Contribute to the library¶

Jeremy’s notes on fastai coding style

Introduction¶

This is a brief discussion of fastai’s coding style, which is loosely informed by (a much diluted version of) the ideas developed over the last 60 continuous years of development in the APL / J / K programming communities, along with Jeremy’s personal experience contributing to programming language design and library development over the last 25 years. The style is particularly designed to be aligned with the needs of scientific programming and iterative, experimental development.

Everyone has strong opinions about coding style, except perhaps some very experienced coders, who have used many languages, who realize there’s lots of different perfectly acceptable approaches. The python community has particularly strongly held views, on the whole. I suspect this is related to Python being a language targeted at beginners, and therefore there are a lot of users with limited experience in other languages; however this is just a guess. Anyway, I don’t much mind what coding style you use when contributing to fastai, as long as:

You don’t change existing code to reduce its compliance with this style guide (especially: don’t use an automatic linter / formatter!)
You make some basic attempt to make your code not wildly different from the code that surrounds it.

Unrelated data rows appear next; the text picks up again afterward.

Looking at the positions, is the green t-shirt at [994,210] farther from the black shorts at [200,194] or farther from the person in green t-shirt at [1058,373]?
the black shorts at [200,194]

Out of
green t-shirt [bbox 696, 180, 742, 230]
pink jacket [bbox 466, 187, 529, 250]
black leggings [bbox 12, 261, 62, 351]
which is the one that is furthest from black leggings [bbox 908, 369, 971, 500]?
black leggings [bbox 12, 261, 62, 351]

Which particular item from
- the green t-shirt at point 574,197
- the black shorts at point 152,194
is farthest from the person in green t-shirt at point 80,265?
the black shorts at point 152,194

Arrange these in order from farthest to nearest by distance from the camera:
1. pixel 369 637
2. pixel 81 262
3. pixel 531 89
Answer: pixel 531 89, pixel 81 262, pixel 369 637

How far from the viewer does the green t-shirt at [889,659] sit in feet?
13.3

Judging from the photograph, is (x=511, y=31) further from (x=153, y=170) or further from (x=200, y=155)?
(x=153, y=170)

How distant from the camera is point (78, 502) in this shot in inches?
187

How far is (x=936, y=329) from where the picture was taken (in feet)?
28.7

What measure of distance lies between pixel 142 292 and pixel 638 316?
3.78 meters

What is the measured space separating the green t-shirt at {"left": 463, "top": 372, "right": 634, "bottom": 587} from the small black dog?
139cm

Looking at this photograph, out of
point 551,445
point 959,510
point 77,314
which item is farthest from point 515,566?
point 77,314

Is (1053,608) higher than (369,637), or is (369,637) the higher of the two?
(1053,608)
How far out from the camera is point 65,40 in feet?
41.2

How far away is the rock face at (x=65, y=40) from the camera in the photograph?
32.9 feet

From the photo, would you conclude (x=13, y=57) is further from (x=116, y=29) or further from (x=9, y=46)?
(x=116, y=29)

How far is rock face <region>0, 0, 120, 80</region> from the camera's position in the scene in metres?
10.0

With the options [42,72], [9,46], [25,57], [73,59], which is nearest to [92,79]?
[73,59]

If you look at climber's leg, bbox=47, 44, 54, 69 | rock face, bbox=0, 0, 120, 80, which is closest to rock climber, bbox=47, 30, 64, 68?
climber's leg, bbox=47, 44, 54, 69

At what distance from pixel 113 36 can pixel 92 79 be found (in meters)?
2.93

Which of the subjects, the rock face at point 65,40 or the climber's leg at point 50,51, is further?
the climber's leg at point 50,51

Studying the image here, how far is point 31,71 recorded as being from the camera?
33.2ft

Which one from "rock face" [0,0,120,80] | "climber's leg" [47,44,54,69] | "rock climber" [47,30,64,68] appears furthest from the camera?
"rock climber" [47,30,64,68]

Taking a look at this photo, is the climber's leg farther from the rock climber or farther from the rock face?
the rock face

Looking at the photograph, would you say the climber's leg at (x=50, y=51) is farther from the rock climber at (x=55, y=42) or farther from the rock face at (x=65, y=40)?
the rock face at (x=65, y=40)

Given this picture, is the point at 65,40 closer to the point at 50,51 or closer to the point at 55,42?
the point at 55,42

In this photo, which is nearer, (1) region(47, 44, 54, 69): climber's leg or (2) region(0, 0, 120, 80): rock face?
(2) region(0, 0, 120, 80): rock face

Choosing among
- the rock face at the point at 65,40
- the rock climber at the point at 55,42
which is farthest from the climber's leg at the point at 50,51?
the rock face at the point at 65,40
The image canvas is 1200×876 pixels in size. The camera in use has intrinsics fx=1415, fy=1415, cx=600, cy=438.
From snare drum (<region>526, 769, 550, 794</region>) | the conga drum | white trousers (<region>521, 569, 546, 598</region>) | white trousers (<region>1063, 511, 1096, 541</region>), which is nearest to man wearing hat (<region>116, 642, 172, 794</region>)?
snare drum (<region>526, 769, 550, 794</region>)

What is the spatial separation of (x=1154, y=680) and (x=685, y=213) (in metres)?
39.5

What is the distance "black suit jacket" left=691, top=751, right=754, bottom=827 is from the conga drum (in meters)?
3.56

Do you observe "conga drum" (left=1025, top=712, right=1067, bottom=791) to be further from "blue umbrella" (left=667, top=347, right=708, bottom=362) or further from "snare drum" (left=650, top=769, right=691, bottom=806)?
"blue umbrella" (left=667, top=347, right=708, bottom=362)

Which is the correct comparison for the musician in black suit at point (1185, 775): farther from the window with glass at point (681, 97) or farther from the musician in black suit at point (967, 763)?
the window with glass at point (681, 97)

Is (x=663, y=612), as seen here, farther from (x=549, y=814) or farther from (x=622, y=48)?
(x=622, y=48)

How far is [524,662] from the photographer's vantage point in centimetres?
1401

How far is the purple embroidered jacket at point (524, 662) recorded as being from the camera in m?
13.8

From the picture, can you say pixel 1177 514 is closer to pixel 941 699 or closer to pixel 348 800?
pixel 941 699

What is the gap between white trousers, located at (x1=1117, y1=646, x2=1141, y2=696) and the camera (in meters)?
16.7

Having said that, I do hope that you find the ideas in this style guide at least a little thought provoking, and that you consider adopting them to some extent when contributing to this library.

My personal approach to coding style is informed heavily by Iverson’s Turing Award (the “Nobel of computer science”) lecture of 1979, Notation as a Tool For Thought. If you can find the time, the paper is well worth reading and digesting carefully (it’s one of the most important papers in computer science history), representing the development of an idea that found its first expression in the release of APL in 1964. Iverson says:

The thesis of the present paper is that the advantages of executability and universality found in programming languages can be effectively combined, in a single coherent language, with the advantages offered by mathematical notation

One key idea in the paper is that “brevity facilitates reasoning”, which has been incorporated into various guidelines such as “shorten lines of communication”. This is sometimes incorrectly assumed to just mean ‘terseness’, but it is a much deeper idea, as described in this Hacker News thread. I can’t hope to summarize this thinking here, but I can point out a couple of key benefits:

It supports expository programming, particularly when combined with the use of Jupyter Notebook or a similar tool designed for experimentation
The most productive programmers I’m aware of in the world, such as the extraordinary Arthur Whitney often use this coding style (which may or may not be a coincidence!)

Style Guide¶

Python has over time incorporated a number of ideas that make it more amenable to this form of programming, such as:

List, dictionary, generator, and set comprehensions
Lambda functions
Python 3.6 interpolated format strings
Numpy array-based programming.

Although Python will always be more verbose than many languages, by using these features liberally, along with some simple rules of thumb, we can aim to keep all the key ideas for one semantic concept in a single screen on code. This is one of my main goals when programming

—

I find it very hard to understand a concept if I have to jump around the place to put the bits together. (Or as Arthur Whitney says “I hate scrolling”!)

Symbol naming¶

Follow standard Python casing guidelines (CamelCase classes, under_score for most everything else).
In general, aim for what Perl designer Larry Wall describes as metaphorically as Huffman Coding:

In metaphorical honor of Huffman’s compression code that assigns smaller numbers of bits to more common bytes. In terms of syntax, it simply means that commonly used things should be shorter, but you shouldn’t waste short sequences on less common constructs.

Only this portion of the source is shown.